Come ho avuto modo di scriverLe nella giornata di ieri, in replica al Suo question time alla Camera dei Deputati, c’è una questione che continua a sfuggirLe: di fronte all’emergenza sanitaria in cui si trova il Paese, il tema della salute di chi lavora in carcere non può essere considerato una questione (solo) sindacale, perché è gia un problema sociale. Per la nostra professione è giunto il momento, ora, di invocare il fato? Noi non siamo uomini e donne senza volto né vogliamo essere annoverati tra la schiera degli eroi che diventa tale solo dopo la morte. Ieri è venuto a mancare un Servitore dello Stato, caduto nell’adempimento del dovere, per ragioni di
servizio.
Ha contratto il virus piantonando un detenuto in ospedale, forse in un contesto sanitario compromesso: non (solo) un eroe ma un uomo coraggioso, che non si è sottratto al compimento del proprio dovere ma, per il rispetto che gli dobbiamo per la orgogliosa coerenza, la sua morte deve essere utile alla collettività in cui Nazzareno è vissuto ed è stato amato.

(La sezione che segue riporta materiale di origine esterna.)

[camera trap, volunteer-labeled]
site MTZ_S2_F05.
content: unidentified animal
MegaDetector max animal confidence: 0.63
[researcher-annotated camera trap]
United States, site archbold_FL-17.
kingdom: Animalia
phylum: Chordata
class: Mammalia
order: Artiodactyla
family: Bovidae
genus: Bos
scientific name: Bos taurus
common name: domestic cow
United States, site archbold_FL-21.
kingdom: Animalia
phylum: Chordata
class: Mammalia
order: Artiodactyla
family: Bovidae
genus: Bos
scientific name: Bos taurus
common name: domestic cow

Senza il bisogno di scadere nella pedissequa imitazione della retorica da Lei, sig. Ministro, vorremmo una precisa dichiarazione di impegno, anche un video di pochi minuti, in cui da Capo politico del Corpo di Polizia penitenziaria rivolgendosi al Suo personale sappia rassicurare, infondere fiducia, trasmettere determinazione, far sentire vicinanza.
Ci faccia comprendere la Sua azione a beneficio della collettività, del Suo “popolo” in divisa!
Spesso, ci vuole più coraggio per sopravvivere che per morire.